So Randy, now that you have had the PortaBoat for awhile, are you still as taken with it?
Any complaints or recommendations?

Happy Trails,
Doug


----------



## Castle Rock Outbackers (Jan 18, 2004)

Just one complaint. The oars should not be used for propulsion. They should be used only when your outboard dies. Porta-Boting is a pleasure when burning gas, not calories.

Randy


----------



## skippershe (May 22, 2006)

I have a little 7' sailing dinghy called a "Fatty Knees" It can be sailed or rowed and I have a little 2hp outboard motor for it as well. My dh refuses to get in it...well, it is a bit tippy









My little dinghy is affectionately named "Crack of Dawn"
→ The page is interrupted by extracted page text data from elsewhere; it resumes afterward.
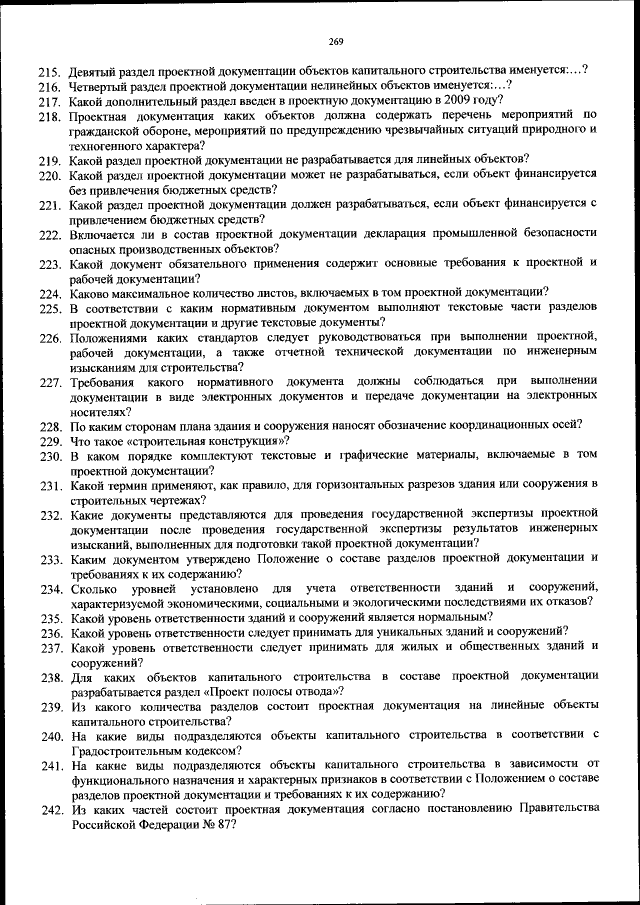 269

215. Девятый раздел проектной документации объектов капитального строительства именуется:…?
216. Четвертый раздел проектной документации нелинейных объектов именуется:…?
217. Какой дополнительный раздел введен в проектную документацию в 2009 году?
218. Проектная документация каких объектов должна содержать перечень мероприятий по гражданской обороне, мероприятий по предупреждению чрезвычайных ситуаций природного и техногенного характера?
219. Какой раздел проектной документации не разрабатывается для линейных объектов?
220. Какой раздел проектной документации может не разрабатываться, если объект финансируется без привлечения бюджетных средств?
221. Какой раздел проектной документации должен разрабатываться, если объект финансируется с привлечением бюджетных средств?
222. Включается ли в состав проектной документации декларация промышленной безопасности опасных производственных объектов?
223. Какой документ обязательного применения содержит основные требования к проектной и рабочей документации?
224. Каково максимальное количество листов, включаемых в том проектной документации?
225. В соответствии с каким нормативным документом выполняют текстовые части разделов проектной документации и другие текстовые документы?
226. Положениями каких стандартов следует руководствоваться при выполнении проектной, рабочей документации, а также отчетной технической документации по инженерным изысканиям для строительства?
227. Требования какого нормативного документа должны соблюдаться при выполнении документации в виде электронных документов и передаче документации на электронных носителях?
228. По каким сторонам плана здания и сооружения наносят обозначение координационных осей?
229. Что такое «строительная конструкция»?
230. В каком порядке комплектуют текстовые и графические материалы, включаемые в том проектной документации?
231. Какой термин применяют, как правило, для горизонтальных разрезов здания или сооружения в строительных чертежах?
232. Какие документы представляются для проведения государственной экспертизы проектной документации после проведения государственной экспертизы результатов инженерных изысканий, выполненных для подготовки такой проектной документации?
233. Каким документом утверждено Положение о составе разделов проектной документации и требованиях к их содержанию?
234. Сколько уровней установлено для учета ответственности зданий и сооружений, характеризуемой экономическими, социальными и экологическими последствиями их отказов?
235. Какой уровень ответственности зданий и сооружений является нормальным?
236. Какой уровень ответственности следует принимать для уникальных зданий и сооружений?
237. Какой уровень ответственности следует принимать для жилых и общественных зданий и сооружений?
238. Для каких объектов капитального строительства в составе проектной документации разрабатывается раздел «Проект полосы отвода»?
239. Из какого количества разделов состоит проектная документация на линейные объекты капитального строительства?
240. На какие виды подразделяются объекты капитального строительства в соответствии с Градостроительным кодексом?
241. На какие виды подразделяются объекты капитального строительства в зависимости от функционального назначения и характерных признаков в соответствии с Положением о составе разделов проектной документации и требованиях к их содержанию?
242. Из каких частей состоит проектная документация согласно постановлению Правительства Российской Федерации № 87?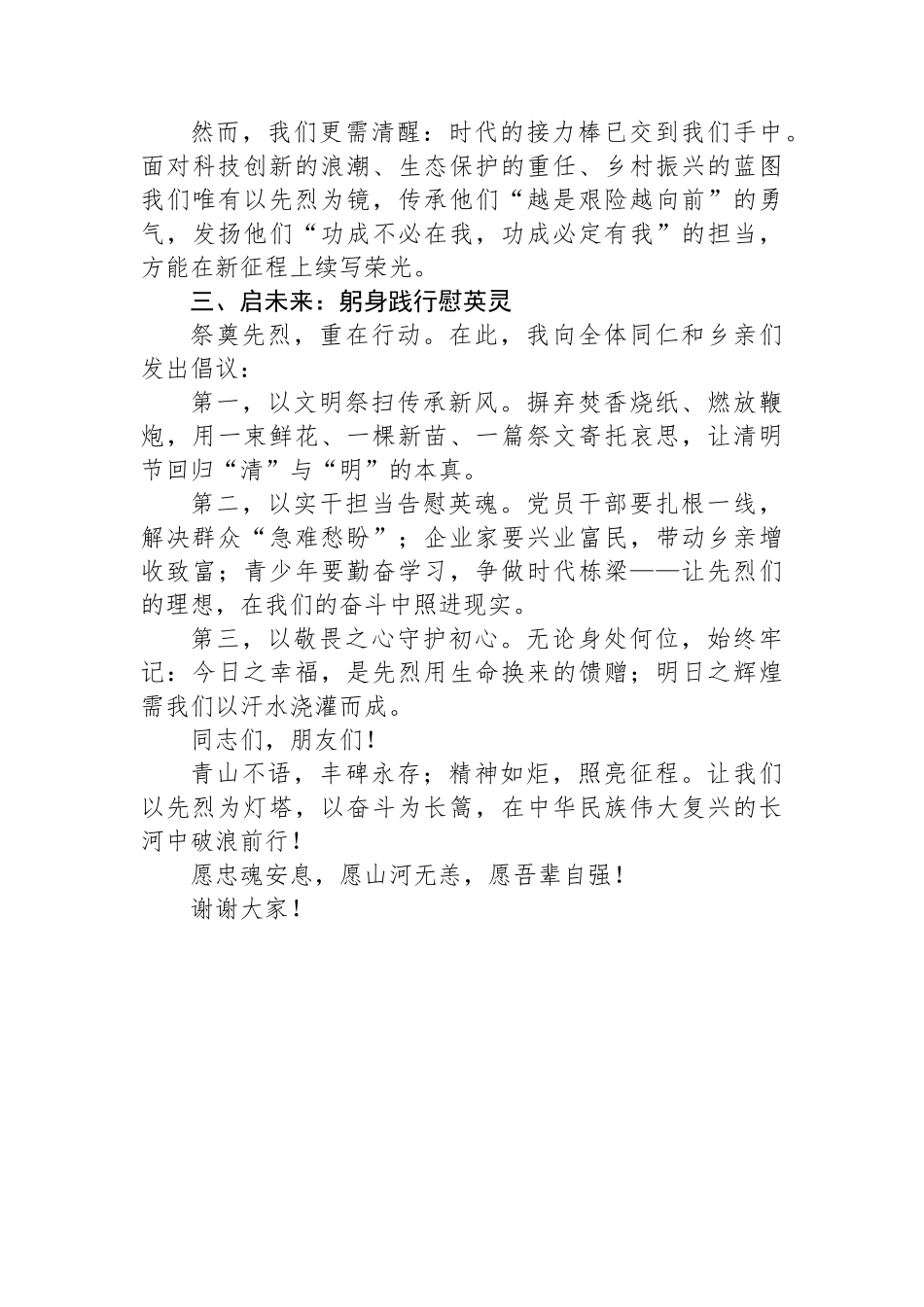 然而，我们更需清醒：时代的接力棒已交到我们手中。面对科技创新的浪潮、生态保护的重任、乡村振兴的蓝图我们唯有以先烈为镜，传承他们“越是艰险越向前”的勇气，发扬他们“功成不必在我，功成必定有我”的担当，方能在新征程上续写荣光。

三、启未来：躬身践行慰英灵

祭奠先烈，重在行动。在此，我向全体同仁和乡亲们发出倡议：

第一，以文明祭扫传承新风。摒弃焚香烧纸、燃放鞭炮，用一束鲜花、一棵新苗、一篇祭文寄托哀思，让清明节回归“清”与“明”的本真。

第二，以实干担当告慰英魂。党员干部要扎根一线，解决群众“急难愁盼”；企业家要兴业富民，带动乡亲增收致富；青少年要勤奋学习，争做时代栋梁——让先烈们的理想，在我们的奋斗中照进现实。

第三，以敬畏之心守护初心。无论身处何位，始终牢记：今日之幸福，是先烈用生命换来的馈赠；明日之辉煌需我们以汗水浇灌而成。

同志们，朋友们！

青山不语，丰碑永存；精神如炬，照亮征程。让我们以先烈为灯塔，以奋斗为长篙，在中华民族伟大复兴的长河中破浪前行！

愿忠魂安息，愿山河无恙，愿吾辈自强！

谢谢大家！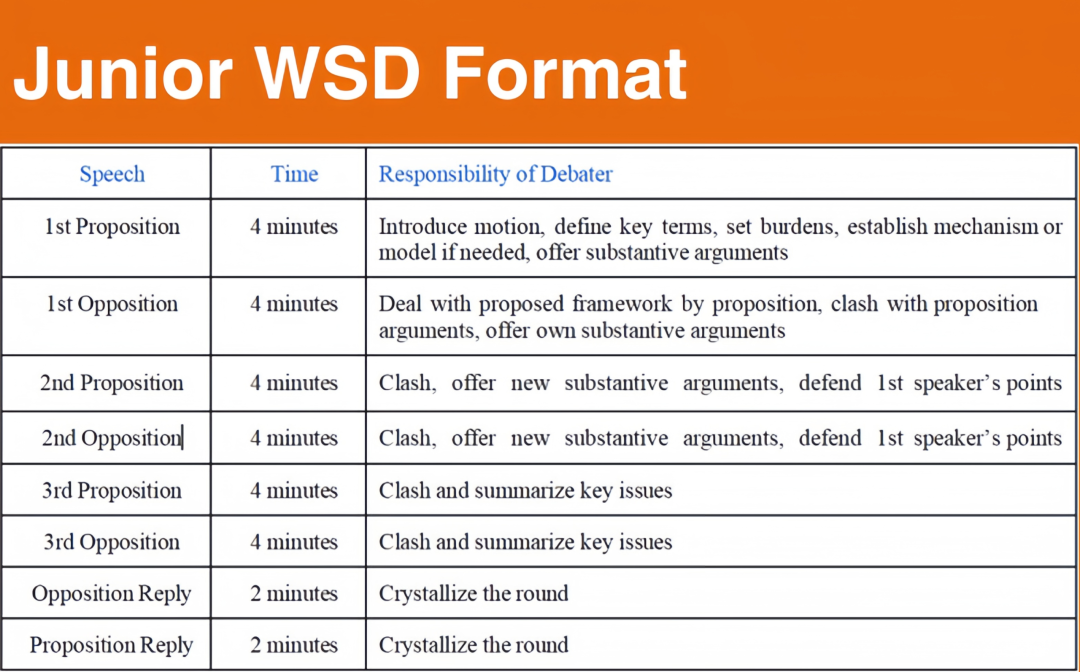 Junior WSD Format

| Speech | Time | Responsibility of Debater |
|---|---|---|
| 1st Proposition | 4 minutes | Introduce motion, define key terms, set burdens, establish mechanism or model if needed, offer substantive arguments |
| 1st Opposition | 4 minutes | Deal with proposed framework by proposition, clash with proposition arguments, offer own substantive arguments |
| 2nd Proposition | 4 minutes | Clash, offer new substantive arguments, defend 1st speaker's points |
| 2nd Opposition | 4 minutes | Clash, offer new substantive arguments, defend 1st speaker's points |
| 3rd Proposition | 4 minutes | Clash and summarize key issues |
| 3rd Opposition | 4 minutes | Clash and summarize key issues |
| Opposition Reply | 2 minutes | Crystallize the round |
| Proposition Reply | 2 minutes | Crystallize the round |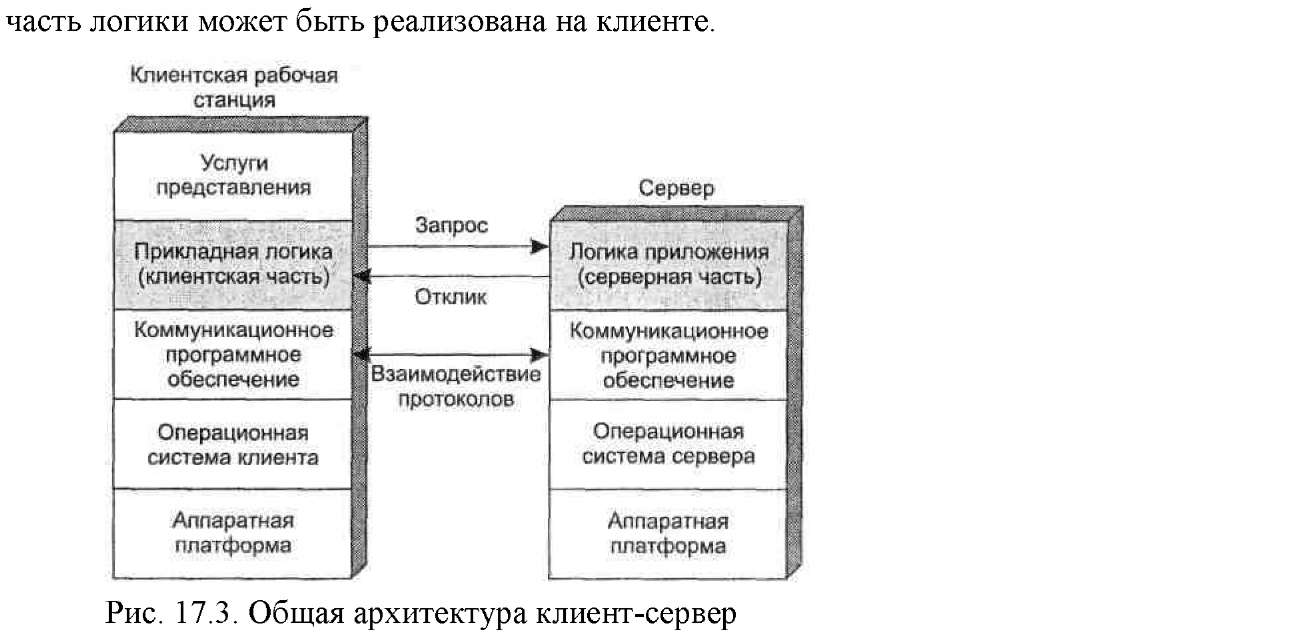 часть логики может быть реализована на клиенте.

Клиентская рабочая станция

Услуги представления

Прикладная логика (клиентская часть)

Коммуникационное программное обеспечение

Операционная система клиента

Аппаратная платформа

Запрос

Отклик

Взаимодействие протоколов

Сервер

Логика приложения (серверная часть)

Коммуникационное программное обеспечение

Операционная система сервера

Аппаратная платформа

Рис. 17.3. Общая архитектура клиент-сервер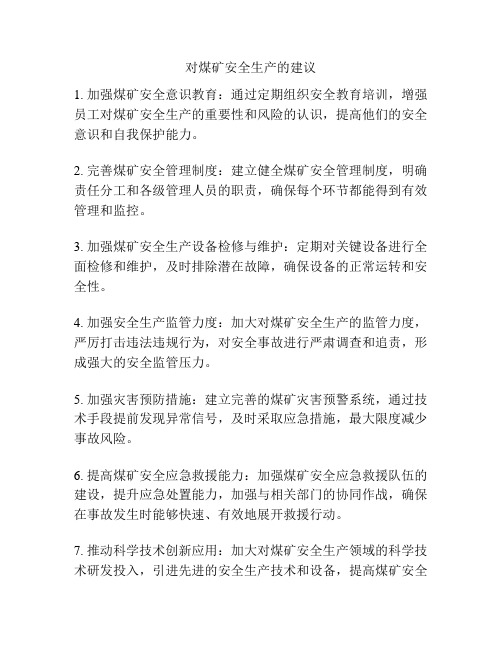 对煤矿安全生产的建议

1. 加强煤矿安全意识教育：通过定期组织安全教育培训，增强员工对煤矿安全生产的重要性和风险的认识，提高他们的安全意识和自我保护能力。

2. 完善煤矿安全管理制度：建立健全煤矿安全管理制度，明确责任分工和各级管理人员的职责，确保每个环节都能得到有效管理和监控。

3. 加强煤矿安全生产设备检修与维护：定期对关键设备进行全面检修和维护，及时排除潜在故障，确保设备的正常运转和安全性。

4. 加强安全生产监管力度：加大对煤矿安全生产的监管力度，严厉打击违法违规行为，对安全事故进行严肃调查和追责，形成强大的安全监管压力。

5. 加强灾害预防措施：建立完善的煤矿灾害预警系统，通过技术手段提前发现异常信号，及时采取应急措施，最大限度减少事故风险。

6. 提高煤矿安全应急救援能力：加强煤矿安全应急救援队伍的建设，提升应急处置能力，加强与相关部门的协同作战，确保在事故发生时能够快速、有效地展开救援行动。

7. 推动科学技术创新应用：加大对煤矿安全生产领域的科学技术研发投入，引进先进的安全生产技术和设备，提高煤矿安全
see them here: http://fattyknees.com/


----------



## HootBob (Apr 26, 2004)

Castle Rock Outbackers said:


> Just one complaint. The oars should not be used for propulsion. They should be used only when your outboard dies. Porta-Boting is a pleasure when burning gas, not calories.
> 
> Randy


Amen to that for any boat









Don


----------



## campmg (Dec 24, 2005)

skippershe said:


> I have a little 7' sailing dinghy called a "Fatty Knees" It can be sailed or rowed and I have a little 2hp outboard motor for it as well. My dh refuses to get in it...well, it is a bit tippy
> 
> 
> 
> ...


Skippershe, you bring a wealth of information to this forum. That little boat is pretty cute. How much does it weigh and what do they cost?


----------



## skippershe (May 22, 2006)

campmg said:


> I have a little 7' sailing dinghy called a "Fatty Knees" It can be sailed or rowed and I have a little 2hp outboard motor for it as well. My dh refuses to get in it...well, it is a bit tippy
> 
> 
> 
> ...


Skippershe, you bring a wealth of information to this forum. That little boat is pretty cute. How much does it weigh and what do they cost?
[/quote]
If you go to their website, on the left you can click on We Accept Inquiries, then you can choose catalog and pricing list and they'll send you both. I can't tell you the exact weight, but I can tell you that myself and another person can easily lift it and carry it no problem. I happened to be working at Boater's World 7 years ago, when a customer came in and mentioned that they had a dinghy for sale. At the time, I had no idea what a Fatty Knees was, but I found out that I got a great deal on it. I can't remember, but I believe I got it for $400.00. Brand new, I'm going to guess around $1500.00. Have them send you a catalog, they're free


----------



## Oregon_Camper (Sep 13, 2004)

think I'll keep my eye out for one of these. Kids are getting too big to all fit in the canoe and we all love getting on a small lake and catching some trout.


----------